Any ideas? Preferably someone who makes them in bulk so I don't have to wait for it to be made and 510 connections to be sourced to put onto the stand


----------



## Rob Fisher (6/4/14)

They look awesome!

Reactions: Like 1


----------



## Silver (6/4/14)

I was going to say @Stroodlepuff - if you find one, you may have to buy two of them. 

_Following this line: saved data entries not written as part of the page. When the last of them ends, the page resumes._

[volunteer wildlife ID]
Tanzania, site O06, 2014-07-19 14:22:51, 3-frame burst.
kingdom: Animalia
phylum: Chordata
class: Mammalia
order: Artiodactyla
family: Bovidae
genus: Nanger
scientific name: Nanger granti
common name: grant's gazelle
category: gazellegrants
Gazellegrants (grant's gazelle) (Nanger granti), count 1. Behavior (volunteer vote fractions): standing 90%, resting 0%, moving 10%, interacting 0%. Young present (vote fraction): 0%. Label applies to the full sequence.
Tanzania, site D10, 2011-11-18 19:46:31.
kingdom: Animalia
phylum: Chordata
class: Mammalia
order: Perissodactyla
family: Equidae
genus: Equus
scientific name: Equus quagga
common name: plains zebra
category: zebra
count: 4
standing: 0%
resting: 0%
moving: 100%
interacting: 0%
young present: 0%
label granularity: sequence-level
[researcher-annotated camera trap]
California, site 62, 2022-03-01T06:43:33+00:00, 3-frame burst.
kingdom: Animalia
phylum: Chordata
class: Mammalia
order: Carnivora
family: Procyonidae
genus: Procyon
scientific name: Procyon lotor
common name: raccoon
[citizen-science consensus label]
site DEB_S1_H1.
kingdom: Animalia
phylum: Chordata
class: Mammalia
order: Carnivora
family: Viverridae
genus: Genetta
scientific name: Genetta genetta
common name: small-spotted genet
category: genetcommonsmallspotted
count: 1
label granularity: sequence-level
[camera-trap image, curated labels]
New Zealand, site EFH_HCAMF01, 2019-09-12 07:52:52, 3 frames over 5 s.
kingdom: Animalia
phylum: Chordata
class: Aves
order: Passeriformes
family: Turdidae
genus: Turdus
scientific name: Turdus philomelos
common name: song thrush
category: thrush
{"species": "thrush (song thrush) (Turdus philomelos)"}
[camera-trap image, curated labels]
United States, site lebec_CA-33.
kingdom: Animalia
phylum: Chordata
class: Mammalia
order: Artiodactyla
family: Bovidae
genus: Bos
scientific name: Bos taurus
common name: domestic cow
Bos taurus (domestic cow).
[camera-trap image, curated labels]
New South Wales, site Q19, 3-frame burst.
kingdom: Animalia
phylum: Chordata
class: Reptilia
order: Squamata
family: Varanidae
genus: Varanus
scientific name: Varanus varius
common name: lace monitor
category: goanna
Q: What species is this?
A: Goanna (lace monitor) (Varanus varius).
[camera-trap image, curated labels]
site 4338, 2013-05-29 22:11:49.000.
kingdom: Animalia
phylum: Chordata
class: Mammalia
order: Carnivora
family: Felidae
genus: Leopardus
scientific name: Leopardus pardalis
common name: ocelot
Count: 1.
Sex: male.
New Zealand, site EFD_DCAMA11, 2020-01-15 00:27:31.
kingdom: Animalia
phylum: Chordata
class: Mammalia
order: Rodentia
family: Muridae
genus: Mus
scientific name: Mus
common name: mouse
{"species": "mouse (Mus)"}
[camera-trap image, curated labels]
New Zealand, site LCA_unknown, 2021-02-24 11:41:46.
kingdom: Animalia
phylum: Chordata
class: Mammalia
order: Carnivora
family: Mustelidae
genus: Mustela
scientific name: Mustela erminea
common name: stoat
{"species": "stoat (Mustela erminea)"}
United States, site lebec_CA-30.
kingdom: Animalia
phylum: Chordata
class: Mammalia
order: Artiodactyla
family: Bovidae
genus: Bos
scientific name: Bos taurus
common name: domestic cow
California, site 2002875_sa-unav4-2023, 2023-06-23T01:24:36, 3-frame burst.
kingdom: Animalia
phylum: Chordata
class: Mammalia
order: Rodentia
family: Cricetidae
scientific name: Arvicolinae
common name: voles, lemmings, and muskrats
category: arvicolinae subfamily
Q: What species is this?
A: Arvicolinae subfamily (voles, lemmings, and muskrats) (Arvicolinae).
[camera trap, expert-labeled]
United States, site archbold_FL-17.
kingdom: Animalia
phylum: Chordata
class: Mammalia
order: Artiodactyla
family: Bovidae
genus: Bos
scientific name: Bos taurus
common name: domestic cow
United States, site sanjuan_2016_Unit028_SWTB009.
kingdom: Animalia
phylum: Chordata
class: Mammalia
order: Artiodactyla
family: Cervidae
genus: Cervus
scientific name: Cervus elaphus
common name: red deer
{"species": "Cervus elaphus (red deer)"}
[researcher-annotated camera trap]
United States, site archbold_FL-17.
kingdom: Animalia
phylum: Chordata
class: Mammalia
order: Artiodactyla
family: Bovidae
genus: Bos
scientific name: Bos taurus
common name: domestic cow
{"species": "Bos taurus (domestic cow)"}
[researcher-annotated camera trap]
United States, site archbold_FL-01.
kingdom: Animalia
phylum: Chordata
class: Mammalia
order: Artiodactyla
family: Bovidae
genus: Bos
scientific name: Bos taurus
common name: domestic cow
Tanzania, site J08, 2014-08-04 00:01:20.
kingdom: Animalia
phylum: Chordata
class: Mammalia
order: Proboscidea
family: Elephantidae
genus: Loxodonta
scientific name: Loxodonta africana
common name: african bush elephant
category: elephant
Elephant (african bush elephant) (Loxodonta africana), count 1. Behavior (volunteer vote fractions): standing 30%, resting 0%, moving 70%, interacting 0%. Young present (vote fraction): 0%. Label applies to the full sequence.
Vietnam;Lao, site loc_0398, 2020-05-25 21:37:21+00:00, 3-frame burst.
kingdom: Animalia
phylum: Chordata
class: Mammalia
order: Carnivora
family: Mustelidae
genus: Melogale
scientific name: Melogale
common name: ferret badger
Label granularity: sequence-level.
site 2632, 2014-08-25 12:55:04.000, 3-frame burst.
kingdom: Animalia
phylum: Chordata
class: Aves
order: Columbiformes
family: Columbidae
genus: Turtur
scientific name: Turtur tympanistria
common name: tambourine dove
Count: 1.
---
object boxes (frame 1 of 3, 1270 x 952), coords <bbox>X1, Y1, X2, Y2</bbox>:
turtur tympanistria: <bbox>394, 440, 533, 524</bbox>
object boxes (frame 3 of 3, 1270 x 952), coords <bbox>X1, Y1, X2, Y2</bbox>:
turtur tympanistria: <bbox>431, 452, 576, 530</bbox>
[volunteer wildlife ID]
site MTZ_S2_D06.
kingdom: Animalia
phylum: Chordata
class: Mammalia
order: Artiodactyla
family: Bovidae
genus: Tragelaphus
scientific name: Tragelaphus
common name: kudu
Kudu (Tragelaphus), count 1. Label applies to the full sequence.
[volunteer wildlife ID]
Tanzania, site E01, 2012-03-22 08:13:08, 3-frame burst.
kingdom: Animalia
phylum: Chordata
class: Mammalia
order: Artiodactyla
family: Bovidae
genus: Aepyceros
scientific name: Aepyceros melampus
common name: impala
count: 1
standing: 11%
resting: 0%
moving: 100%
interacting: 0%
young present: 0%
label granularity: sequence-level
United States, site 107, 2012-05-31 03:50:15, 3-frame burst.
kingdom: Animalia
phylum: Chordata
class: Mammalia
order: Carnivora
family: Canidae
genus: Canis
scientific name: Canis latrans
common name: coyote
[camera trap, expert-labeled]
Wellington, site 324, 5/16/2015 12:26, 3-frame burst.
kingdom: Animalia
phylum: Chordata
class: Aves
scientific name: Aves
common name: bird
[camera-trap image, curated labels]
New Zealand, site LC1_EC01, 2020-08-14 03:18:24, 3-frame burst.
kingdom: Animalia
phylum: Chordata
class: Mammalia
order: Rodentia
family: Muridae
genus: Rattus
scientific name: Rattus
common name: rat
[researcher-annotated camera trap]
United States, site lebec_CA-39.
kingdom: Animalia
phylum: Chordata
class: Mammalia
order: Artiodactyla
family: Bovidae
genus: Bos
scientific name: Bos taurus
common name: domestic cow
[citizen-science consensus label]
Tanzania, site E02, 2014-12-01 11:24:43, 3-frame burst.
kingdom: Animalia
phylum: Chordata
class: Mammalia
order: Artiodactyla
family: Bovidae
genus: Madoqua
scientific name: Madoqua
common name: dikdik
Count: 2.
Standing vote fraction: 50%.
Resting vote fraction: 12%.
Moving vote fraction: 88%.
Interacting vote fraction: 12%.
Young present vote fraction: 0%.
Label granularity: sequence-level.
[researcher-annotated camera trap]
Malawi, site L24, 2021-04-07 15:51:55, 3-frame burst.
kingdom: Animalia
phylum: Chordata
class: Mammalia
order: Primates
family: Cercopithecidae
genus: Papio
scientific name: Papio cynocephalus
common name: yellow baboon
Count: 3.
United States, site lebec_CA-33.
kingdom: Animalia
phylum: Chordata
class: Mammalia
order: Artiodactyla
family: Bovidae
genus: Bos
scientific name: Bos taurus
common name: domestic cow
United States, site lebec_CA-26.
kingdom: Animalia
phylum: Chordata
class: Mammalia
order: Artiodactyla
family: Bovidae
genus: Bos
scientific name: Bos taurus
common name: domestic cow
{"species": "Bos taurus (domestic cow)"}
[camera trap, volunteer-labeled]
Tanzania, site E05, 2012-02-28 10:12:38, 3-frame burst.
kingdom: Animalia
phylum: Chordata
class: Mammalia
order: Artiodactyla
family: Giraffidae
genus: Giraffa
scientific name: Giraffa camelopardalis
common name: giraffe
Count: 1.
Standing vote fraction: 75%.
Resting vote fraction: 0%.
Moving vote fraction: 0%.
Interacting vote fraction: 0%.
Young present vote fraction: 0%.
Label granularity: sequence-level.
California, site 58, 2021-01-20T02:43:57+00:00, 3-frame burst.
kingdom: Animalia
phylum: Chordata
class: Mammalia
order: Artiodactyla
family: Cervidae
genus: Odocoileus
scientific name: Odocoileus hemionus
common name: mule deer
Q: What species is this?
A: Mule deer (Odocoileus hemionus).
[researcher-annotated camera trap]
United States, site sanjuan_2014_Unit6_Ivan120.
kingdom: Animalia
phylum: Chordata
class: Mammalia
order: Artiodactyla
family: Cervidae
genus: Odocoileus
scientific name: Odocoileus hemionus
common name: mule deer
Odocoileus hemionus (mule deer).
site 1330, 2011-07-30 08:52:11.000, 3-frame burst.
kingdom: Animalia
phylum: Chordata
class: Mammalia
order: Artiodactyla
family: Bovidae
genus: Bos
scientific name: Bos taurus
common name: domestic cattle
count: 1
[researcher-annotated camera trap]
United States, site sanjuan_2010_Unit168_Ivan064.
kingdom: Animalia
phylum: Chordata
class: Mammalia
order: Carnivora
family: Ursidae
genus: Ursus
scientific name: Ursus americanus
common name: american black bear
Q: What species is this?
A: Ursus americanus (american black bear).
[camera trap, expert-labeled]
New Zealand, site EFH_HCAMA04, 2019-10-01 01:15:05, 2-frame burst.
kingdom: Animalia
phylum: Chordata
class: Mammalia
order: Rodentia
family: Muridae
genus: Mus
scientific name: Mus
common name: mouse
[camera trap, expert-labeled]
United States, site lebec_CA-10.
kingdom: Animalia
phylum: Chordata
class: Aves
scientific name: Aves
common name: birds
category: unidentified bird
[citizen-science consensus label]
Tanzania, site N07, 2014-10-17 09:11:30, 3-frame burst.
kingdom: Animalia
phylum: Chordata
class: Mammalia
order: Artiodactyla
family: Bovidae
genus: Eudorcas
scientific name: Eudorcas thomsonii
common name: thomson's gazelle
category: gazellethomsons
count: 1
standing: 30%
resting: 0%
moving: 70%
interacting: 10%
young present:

I think @Rob Fisher may also need a tasting stand for his stinky conversion facility...

Only kidding Rob.

Reactions: Like 2


----------



## annemarievdh (6/4/14)

Nice!! Can I please ask for everyone's old broken battery's.. want to make myself one. I just need the top of the old battery's


----------



## ET (6/4/14)

very cool


----------



## Stroodlepuff (6/4/14)

So I took a chance and mailed him  He said he can still make me one would be made and shipped in a week and a half. Let me know if you want one Rob I'll get pricing

Reactions: Like 1


----------



## Rob Fisher (6/4/14)

Stroodlepuff said:


> So I took a chance and mailed him  He said he can still make me one would be made and shipped in a week and a half. Let me know if you want one Rob I'll get pricing



I would be really interesting in hearing a price Stroods! I do NEED one of them! Thanks!


----------



## Stroodlepuff (6/4/14)

will let you know

Reactions: Like 1


----------



## devdev (6/4/14)

Also would like to know the price.

Purely for 'research' purposes

Reactions: Funny 1


----------